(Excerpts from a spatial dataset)
● ● ●
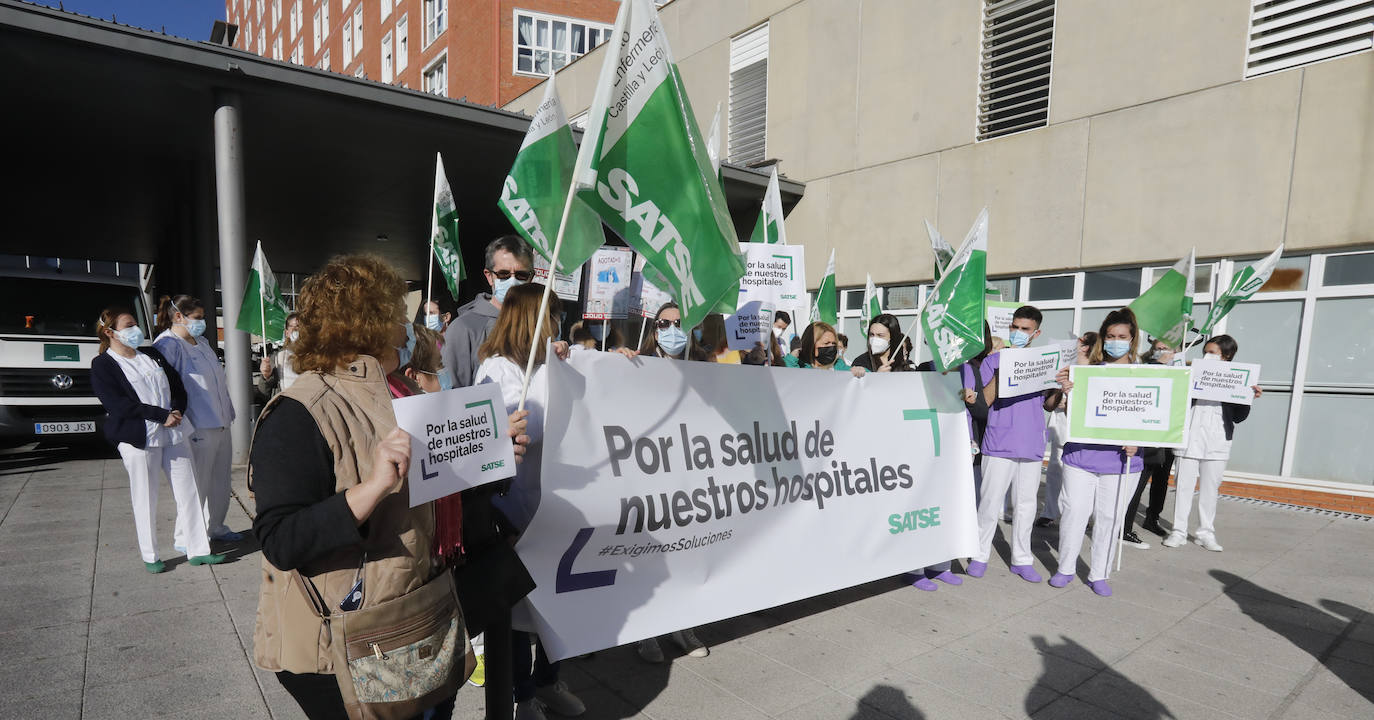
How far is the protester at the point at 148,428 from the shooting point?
456cm

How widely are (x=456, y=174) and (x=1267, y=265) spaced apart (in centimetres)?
1180

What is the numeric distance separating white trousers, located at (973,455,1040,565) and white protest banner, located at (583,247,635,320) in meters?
3.03

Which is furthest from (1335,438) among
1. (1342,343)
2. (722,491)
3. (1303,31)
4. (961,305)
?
(722,491)

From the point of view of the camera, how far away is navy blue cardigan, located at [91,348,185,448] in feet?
14.9

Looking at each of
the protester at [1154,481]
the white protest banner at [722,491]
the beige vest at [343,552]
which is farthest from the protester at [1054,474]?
the beige vest at [343,552]

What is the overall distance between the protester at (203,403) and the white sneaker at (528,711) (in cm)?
373

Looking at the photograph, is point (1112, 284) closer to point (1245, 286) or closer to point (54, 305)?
point (1245, 286)

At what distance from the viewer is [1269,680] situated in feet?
11.6

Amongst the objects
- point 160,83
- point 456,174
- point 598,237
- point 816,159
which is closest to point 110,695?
point 598,237

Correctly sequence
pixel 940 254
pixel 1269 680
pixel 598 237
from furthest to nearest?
pixel 940 254
pixel 1269 680
pixel 598 237

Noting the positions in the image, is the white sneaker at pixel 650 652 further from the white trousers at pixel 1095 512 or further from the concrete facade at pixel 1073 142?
the concrete facade at pixel 1073 142

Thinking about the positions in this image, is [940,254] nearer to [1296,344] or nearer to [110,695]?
[1296,344]

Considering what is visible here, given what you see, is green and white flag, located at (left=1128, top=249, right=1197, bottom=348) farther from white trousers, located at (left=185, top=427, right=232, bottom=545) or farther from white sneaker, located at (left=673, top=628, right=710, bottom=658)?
white trousers, located at (left=185, top=427, right=232, bottom=545)

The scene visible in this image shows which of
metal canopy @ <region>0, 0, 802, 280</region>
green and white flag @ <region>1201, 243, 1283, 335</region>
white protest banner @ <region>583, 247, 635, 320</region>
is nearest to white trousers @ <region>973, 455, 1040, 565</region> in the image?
white protest banner @ <region>583, 247, 635, 320</region>
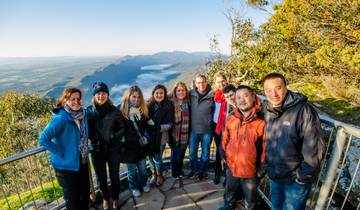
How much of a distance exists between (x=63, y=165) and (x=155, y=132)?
1.44 metres

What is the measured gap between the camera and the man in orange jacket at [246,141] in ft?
9.22

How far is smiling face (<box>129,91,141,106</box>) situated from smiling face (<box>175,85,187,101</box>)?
2.33 feet

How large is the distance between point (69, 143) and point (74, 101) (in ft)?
1.71

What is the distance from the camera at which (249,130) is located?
9.23 ft

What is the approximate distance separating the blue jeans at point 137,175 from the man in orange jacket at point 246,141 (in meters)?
1.54

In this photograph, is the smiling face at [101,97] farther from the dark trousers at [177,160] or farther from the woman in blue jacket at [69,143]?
the dark trousers at [177,160]

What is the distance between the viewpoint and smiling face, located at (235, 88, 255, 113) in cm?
282

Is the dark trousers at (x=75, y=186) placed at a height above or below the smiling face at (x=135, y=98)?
below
● ● ●
- Task instructions -
Every record must be copied exactly, with images dropped from the result.

- Response to this task -
How far is the protester at the point at 148,428 from the shooting point?
456cm

How widely are (x=456, y=174) and (x=1267, y=265) spaced apart (in centimetres)?
1180

What is the numeric distance separating white trousers, located at (973,455,1040,565) and white protest banner, located at (583,247,635,320) in meters?
3.03

Which is furthest from (1335,438) among
1. (1342,343)
2. (722,491)
3. (1303,31)
4. (961,305)
?
(722,491)

From the point of view of the camera, how far away is navy blue cardigan, located at [91,348,185,448] in feet?
14.9

Looking at each of
the protester at [1154,481]
the white protest banner at [722,491]
the beige vest at [343,552]
which is farthest from the protester at [1054,474]?
the beige vest at [343,552]

What is the overall distance between the protester at (203,403) and the white sneaker at (528,711) (in cm)?
373

Looking at the photograph, is point (1112, 284) closer to point (1245, 286) or closer to point (54, 305)?
point (1245, 286)

At what distance from the viewer is [1269,680] situated in feet?
11.6

Amongst the objects
- point 160,83
- point 456,174
- point 598,237
- point 816,159
which is closest to point 110,695?
point 598,237

Correctly sequence
pixel 940 254
pixel 1269 680
pixel 598 237
from furthest to nearest?
pixel 940 254
pixel 1269 680
pixel 598 237

Noting the positions in the image, is the white sneaker at pixel 650 652 further from the white trousers at pixel 1095 512 or further from the concrete facade at pixel 1073 142?
the concrete facade at pixel 1073 142

Thinking about the positions in this image, is [940,254] nearer to [1296,344] or nearer to [110,695]?
[1296,344]

Considering what is visible here, given what you see, is green and white flag, located at (left=1128, top=249, right=1197, bottom=348) farther from white trousers, located at (left=185, top=427, right=232, bottom=545) or farther from white sneaker, located at (left=673, top=628, right=710, bottom=658)?
white trousers, located at (left=185, top=427, right=232, bottom=545)

The scene visible in this image shows which of
metal canopy @ <region>0, 0, 802, 280</region>
green and white flag @ <region>1201, 243, 1283, 335</region>
white protest banner @ <region>583, 247, 635, 320</region>
is nearest to white trousers @ <region>973, 455, 1040, 565</region> in the image?
white protest banner @ <region>583, 247, 635, 320</region>
How much of a distance exists between (x=63, y=165) and (x=155, y=132)?
1.44 metres

What is the measured gap between the camera and the man in orange jacket at [246,141] in ft?
9.22

How far is smiling face (<box>129,91,141,106</box>) situated from smiling face (<box>175,85,187,101</box>)?
2.33 feet

How large is the distance between point (69, 143) and point (74, 101) (in ft)?
1.71

What is the distance from the camera at which (249,130) is located?
9.23 ft

What is the approximate distance separating the blue jeans at point 137,175 from the man in orange jacket at point 246,141 (in meters)?
1.54

In this photograph, is the smiling face at [101,97] farther from the dark trousers at [177,160] or farther from the woman in blue jacket at [69,143]?
the dark trousers at [177,160]

What is the distance between the viewpoint and smiling face, located at (235, 88, 255, 113) in cm?
282

Is the dark trousers at (x=75, y=186) placed at a height above or below the smiling face at (x=135, y=98)?
below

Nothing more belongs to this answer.